Table 1 Antiresorptive treatment options for bone metastases from solid cancer. Comparison of some recommendations and practice guidelines

Should we outweigh the risk of MRONJ in the clinical practice when we must select the antiresorptive drug and the optimal duration of treatment in patients with bone metastases from solid cancers?

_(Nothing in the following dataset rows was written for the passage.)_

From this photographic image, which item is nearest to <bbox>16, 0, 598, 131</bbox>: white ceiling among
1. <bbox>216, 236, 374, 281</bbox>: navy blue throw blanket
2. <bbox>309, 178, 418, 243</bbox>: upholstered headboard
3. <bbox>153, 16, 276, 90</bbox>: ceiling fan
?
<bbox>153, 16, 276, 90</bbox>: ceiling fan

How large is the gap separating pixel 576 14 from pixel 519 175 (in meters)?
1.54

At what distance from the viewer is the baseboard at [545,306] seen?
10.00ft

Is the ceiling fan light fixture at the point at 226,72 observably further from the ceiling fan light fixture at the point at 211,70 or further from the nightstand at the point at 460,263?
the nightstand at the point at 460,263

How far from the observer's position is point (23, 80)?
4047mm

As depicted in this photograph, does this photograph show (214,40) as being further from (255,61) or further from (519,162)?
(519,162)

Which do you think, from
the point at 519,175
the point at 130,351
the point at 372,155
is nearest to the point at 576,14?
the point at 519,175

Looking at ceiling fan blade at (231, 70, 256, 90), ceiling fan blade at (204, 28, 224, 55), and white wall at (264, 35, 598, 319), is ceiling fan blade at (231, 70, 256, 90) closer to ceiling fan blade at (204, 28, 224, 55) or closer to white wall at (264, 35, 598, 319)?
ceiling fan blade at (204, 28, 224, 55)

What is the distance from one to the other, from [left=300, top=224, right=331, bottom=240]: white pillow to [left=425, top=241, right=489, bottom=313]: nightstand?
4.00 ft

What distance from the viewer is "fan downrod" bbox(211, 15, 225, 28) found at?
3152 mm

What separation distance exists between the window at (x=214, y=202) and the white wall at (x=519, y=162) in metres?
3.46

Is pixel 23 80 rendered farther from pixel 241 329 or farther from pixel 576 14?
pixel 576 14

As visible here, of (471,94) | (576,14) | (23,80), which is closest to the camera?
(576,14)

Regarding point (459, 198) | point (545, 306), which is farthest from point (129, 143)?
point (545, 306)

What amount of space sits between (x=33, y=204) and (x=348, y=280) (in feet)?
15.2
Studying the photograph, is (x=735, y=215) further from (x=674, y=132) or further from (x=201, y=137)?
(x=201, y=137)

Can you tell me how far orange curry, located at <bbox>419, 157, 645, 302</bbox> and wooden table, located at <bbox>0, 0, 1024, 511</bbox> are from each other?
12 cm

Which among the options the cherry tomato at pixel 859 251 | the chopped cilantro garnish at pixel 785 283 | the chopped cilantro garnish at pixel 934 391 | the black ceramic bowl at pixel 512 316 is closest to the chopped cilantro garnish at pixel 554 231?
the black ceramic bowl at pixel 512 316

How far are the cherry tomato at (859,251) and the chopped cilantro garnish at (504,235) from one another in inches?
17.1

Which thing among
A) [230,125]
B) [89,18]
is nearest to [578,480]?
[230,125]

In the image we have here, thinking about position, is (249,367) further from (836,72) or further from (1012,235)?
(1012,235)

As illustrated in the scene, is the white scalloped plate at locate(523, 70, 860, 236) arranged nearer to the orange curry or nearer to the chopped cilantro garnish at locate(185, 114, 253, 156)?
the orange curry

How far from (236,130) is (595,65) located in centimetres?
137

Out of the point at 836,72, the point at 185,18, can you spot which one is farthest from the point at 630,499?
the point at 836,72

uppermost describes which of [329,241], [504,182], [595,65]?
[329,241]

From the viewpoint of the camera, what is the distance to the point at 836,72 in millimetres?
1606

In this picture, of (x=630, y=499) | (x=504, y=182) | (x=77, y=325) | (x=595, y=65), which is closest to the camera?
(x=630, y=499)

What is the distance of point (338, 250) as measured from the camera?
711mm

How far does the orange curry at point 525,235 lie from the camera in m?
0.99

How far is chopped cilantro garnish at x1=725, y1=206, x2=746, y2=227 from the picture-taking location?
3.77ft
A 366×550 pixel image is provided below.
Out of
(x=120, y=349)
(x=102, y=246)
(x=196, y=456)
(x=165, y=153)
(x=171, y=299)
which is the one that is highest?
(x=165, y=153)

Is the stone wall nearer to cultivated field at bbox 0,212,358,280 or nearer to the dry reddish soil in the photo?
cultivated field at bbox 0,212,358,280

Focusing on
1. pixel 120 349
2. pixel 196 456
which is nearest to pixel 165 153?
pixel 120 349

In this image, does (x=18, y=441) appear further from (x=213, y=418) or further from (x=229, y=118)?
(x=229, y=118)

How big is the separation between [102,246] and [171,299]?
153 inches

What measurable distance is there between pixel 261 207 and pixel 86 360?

It is our belief that the following underestimated facts should be taken into consideration when choosing the appropriate treatment for patients in the real-world practice:

  • MRONJ incidence (or prevalence or frequency) in cancer patients with bone metastases, reported in large trials as of 1–2%, is largely underestimated, for a number of reasons [14];

  • MRONJ risk described in recent papers reporting real-life experiences is much higher than previously reported, with values ranging between 5 and 15%, both in patients receiving antiresorptive drugs only and in those receiving antiresorptive together with biological agents (bevacizumab, tyrosine kinase inhibitors, everolimus, etc.) [3, 7, 18,19,20];

  • most recent reports display Kaplan–Meier actuarial curves (data not shown from randomized trials with limited follow-up) that might be helpful to perceive the uprising risk of MRONJ with longer observation times (2–4 years), especially in patients on long-term antiresorptive treatment;

  • MRONJ risk seems to increase with longer duration of antiresorptive treatment but also with longer observation time: could it happen independently from the duration of treatment? We need more data after long-term observation, and data about survival of MRONJ patients, to be compared with survival data of other bone metastatic patients [21];

  • MRONJ rate increases in bone metastatic cancer patients receiving denosumab as compared with zoledronic acid [3, 7, 18] with even higher rates in patients shifted from zoledronic acid to denosumab [1, 4, 18, 19]. This fact matches the observations made 10 years ago, when many cases of MRONJ were reported in cancer patients shifted from pamidronate to zoledronic acid [1, 4]. At present, we do not know how much of this phenomenon might be linked to denosumab itself or to the length of treatment and/or follow-up;

  • we do not know yet how the MRONJ risk might change in patients shifted from monthly denosumab to quarterly zoledronic acid or quarterly denosumab (whereas we have limited but encouraging data after the shift from monthly to quarterly zoledronic acid) [15];

  • recently, the surgical treatment of established MRONJ showed some evidence of benefit for patients in terms of curative potential [13]. Healing of MRONJ could be anticipated with surgery and, ideally, favor the restart of the antiresorptive treatment. Nevertheless, not all recommendations endorse the surgical option [12] that still remains object of discussion [13, 14];

  • surgical treatment of MRONJ in cancer patients has been contraindicated for a long time, based on their expected short survival and/or supposedly poor cost–benefit analyses. With the improvement of medical anticancer treatments, many MRONJ patients show prolonged survival with performance status and general health conditions good enough to make surgery of MRONJ feasible and adequate during their anticancer treatment [13, 14, 21].

In conclusion, individualized judgment of the appropriate antiresorptive treatment for bone metastatic cancer patients becomes everyday more challenging. Future research should promote large trials to answer the remaining open questions and guide prescribers, in the light of the uniqueness of each patient, to seek a true precision medicine.